= PROBLEM STATEMENT =
Check every line of the material for the word "unknown". Copy those that have it.

= INFORMATION PROVIDED =
========================================================================

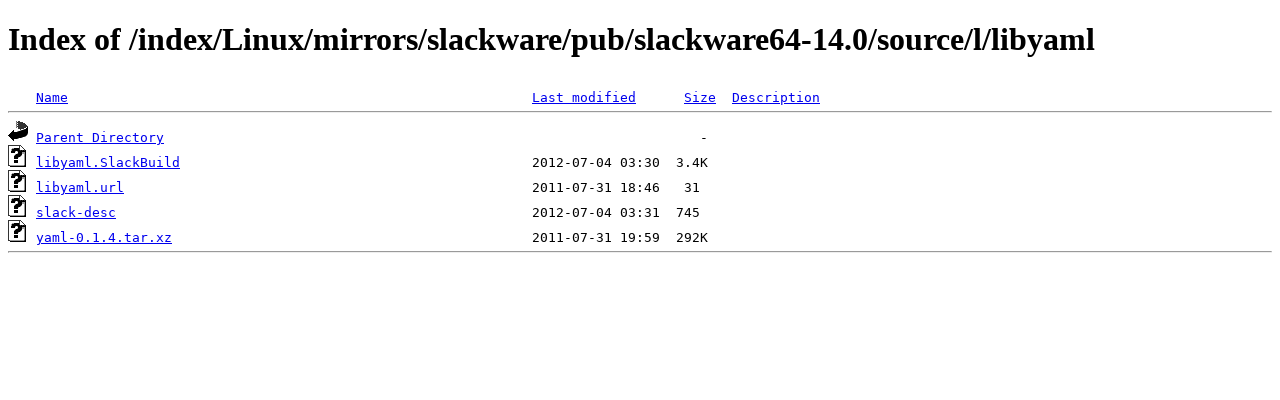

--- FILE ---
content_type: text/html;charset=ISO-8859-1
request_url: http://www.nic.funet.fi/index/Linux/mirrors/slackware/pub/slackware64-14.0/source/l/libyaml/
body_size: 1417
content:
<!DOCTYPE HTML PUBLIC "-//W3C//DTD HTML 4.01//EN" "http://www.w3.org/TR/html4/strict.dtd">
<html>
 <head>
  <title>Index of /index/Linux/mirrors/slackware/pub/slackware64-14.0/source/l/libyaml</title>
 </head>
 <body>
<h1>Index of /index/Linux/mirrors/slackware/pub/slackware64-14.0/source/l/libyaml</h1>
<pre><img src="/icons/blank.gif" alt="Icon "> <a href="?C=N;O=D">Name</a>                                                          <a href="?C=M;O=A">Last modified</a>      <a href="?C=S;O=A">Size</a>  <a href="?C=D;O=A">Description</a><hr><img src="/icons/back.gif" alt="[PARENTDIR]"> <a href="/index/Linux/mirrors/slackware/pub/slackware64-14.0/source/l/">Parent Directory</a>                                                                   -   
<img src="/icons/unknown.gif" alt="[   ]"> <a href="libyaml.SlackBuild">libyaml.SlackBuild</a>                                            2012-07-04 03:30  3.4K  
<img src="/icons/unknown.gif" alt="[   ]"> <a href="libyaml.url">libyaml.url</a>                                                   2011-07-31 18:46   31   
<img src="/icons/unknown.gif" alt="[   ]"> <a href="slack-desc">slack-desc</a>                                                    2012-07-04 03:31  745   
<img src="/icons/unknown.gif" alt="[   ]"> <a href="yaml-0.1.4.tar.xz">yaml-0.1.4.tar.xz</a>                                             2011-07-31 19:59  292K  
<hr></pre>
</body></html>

========================================================================

= SOLUTION FOR THIS PROBLEM =
<img src="/icons/unknown.gif" alt="[   ]"> <a href="libyaml.SlackBuild">libyaml.SlackBuild</a>                                            2012-07-04 03:30  3.4K  
<img src="/icons/unknown.gif" alt="[   ]"> <a href="libyaml.url">libyaml.url</a>                                                   2011-07-31 18:46   31   
<img src="/icons/unknown.gif" alt="[   ]"> <a href="slack-desc">slack-desc</a>                                                    2012-07-04 03:31  745   
<img src="/icons/unknown.gif" alt="[   ]"> <a href="yaml-0.1.4.tar.xz">yaml-0.1.4.tar.xz</a>                                             2011-07-31 19:59  292K  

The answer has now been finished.